[Items excerpted from a collection]
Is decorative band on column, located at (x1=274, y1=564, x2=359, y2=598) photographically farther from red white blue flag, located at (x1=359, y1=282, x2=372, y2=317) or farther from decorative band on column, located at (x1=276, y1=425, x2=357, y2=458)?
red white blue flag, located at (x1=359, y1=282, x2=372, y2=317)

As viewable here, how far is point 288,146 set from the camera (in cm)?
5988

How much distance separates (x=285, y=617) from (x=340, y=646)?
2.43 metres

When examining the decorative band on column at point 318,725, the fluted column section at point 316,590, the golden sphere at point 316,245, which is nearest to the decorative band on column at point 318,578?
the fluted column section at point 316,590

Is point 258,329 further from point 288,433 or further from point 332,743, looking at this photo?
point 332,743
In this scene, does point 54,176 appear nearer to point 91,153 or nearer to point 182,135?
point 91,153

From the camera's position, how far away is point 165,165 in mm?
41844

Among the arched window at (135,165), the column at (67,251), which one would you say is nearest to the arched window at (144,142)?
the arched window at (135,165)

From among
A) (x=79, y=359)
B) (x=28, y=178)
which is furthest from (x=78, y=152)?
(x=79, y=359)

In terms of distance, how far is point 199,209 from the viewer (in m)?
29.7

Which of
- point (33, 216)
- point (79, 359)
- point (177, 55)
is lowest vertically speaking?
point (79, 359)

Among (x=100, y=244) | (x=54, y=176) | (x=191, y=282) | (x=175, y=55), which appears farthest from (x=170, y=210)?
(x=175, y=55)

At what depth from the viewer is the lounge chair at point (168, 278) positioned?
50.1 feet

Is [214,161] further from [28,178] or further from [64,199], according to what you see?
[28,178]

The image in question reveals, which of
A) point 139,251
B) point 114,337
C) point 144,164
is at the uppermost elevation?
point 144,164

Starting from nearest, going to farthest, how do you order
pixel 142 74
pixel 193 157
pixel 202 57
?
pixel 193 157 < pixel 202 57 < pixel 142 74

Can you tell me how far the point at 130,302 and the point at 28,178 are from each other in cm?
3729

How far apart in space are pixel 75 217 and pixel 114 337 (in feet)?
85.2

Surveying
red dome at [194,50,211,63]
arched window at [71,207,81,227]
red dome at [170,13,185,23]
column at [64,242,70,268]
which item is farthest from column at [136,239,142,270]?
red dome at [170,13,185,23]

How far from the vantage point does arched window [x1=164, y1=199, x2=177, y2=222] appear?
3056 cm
...
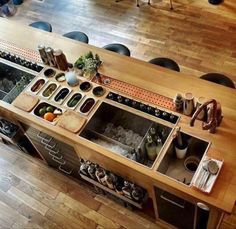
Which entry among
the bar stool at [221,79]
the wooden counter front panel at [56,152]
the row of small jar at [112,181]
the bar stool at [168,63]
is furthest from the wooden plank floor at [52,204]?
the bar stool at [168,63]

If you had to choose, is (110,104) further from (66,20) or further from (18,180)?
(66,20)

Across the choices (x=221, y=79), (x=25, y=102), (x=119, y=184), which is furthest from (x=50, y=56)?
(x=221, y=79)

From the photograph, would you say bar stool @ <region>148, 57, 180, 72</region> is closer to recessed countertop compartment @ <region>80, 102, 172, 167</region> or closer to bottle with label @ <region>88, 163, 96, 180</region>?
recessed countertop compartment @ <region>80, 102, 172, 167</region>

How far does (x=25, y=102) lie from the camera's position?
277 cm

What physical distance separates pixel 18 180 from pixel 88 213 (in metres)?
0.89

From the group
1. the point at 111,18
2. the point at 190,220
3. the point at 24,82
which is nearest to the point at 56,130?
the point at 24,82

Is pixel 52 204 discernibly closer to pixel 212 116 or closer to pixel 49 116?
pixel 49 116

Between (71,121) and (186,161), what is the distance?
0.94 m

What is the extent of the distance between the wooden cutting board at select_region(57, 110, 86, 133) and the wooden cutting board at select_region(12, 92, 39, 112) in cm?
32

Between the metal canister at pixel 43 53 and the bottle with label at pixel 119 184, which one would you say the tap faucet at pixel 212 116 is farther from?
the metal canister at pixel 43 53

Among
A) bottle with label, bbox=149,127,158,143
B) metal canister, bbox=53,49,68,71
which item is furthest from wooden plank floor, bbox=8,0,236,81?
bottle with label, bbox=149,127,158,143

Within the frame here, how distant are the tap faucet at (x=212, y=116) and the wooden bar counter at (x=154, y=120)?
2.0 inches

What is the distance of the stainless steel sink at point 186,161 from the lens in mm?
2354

> **TASK OBJECTIVE**
Quote the items word for word, starting with the line containing "Is point 258,329" and ending with the line containing "pixel 193 157 < pixel 202 57 < pixel 142 74", both included.

> **TASK SOLUTION**
Is point 258,329 further from point 288,433 or further from point 332,743, looking at this photo?
point 332,743
In this scene, does point 54,176 appear nearer to point 91,153 or nearer to point 182,135?
point 91,153

From the camera's position, how far away is point 165,165 in mm?
41844

Among the arched window at (135,165), the column at (67,251), which one would you say is nearest to the arched window at (144,142)?
the arched window at (135,165)

From among
A) (x=79, y=359)
B) (x=28, y=178)
which is furthest from (x=78, y=152)?
(x=79, y=359)

In terms of distance, how far is point 199,209 from the viewer (in m)?
29.7

Which of
- point (33, 216)
- point (79, 359)
- point (177, 55)
is lowest vertically speaking?
point (79, 359)

Among (x=100, y=244) | (x=54, y=176) | (x=191, y=282) | (x=175, y=55), which appears farthest from (x=170, y=210)?
(x=175, y=55)

At what depth from the viewer is the lounge chair at point (168, 278) positioned?
50.1 feet

Is [214,161] further from [28,178] or further from [64,199], according to what you see?
[28,178]

The image in question reveals, which of
A) point 139,251
B) point 114,337
C) point 144,164
is at the uppermost elevation?
point 144,164

Starting from nearest, going to farthest, how do you order
pixel 142 74
pixel 193 157
pixel 202 57
?
pixel 193 157 < pixel 202 57 < pixel 142 74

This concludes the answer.